The tax proposal that is most worrisome to members of the one percent is Obama’s desire to eliminate stepped up basis.  Also known as “the single largest capital gains tax loophole,” stepped up basis allows the heirs of an estate to use the date of death value of capital assets rather than the decedent’s actual basis for capital gains purposes.  This loophole has ultimately allowed hundreds of billions of dollars to escape being taxed and the wealthy have largely benefited through the ability to pass appreciated assets onto their heirs via their estate planning documents—all on a tax-free basis.

If the new tax proposal passes, Living Trust Attorney Max Alavi from Alavi & Broyles in Orange County, California, notes that middle income earners do not have to worry—President Obama does have the interests of the Regular Joe at heart.  There would be some significant exemptions and no capital gains tax would be due for married couples until the death of the second spouse, and even then $200K would be exempt per couple, or $100K per individual. Additionally, $250K per individual for a personal residence would also be exempt.

Small business owners also don’t have to worry about the impact of the tax proposal on their business or how they will pass their business on to a beneficiary.  An inherited business would be exempt from this policy.

Obama also has some plans to raise capital gains and dividend rates for high income earners—and it’s expected that we could soon see an increase to Reagan era levels.  Again, middle of the road earners do not have to fear—tax rates will stay the same so long as a taxpayer makes less than $250K on an individual basis or $500K as a couple.

In closing, these proposed changes could have some members of the one percent placing a call to their estate planning attorney in the near future.  It’s clear that Obama believes it’s time for them to pony up some dough.

● **What this exercise asks**:
(a) In the passage on Obama's tax proposals, why don't small business owners have to worry about how they will pass their business on to a beneficiary?
(b) List each exemption or relief measure that the passage on Obama's tax proposals attaches to the plan to eliminate stepped up basis.

● **Supplied information**:
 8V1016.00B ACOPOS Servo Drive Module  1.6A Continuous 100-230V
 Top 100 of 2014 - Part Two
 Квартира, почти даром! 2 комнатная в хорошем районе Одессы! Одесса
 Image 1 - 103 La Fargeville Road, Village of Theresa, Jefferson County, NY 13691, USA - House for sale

● **Solutions per task**:
(a) They don't have to worry because an inherited business would be exempt from the policy ending stepped up basis.

(b)
- No capital gains tax would be due for married couples until the death of the second spouse.
- $200K per couple, or $100K per individual, would be exempt.
- $250K per individual for a personal residence would be exempt.
- An inherited business would be exempt.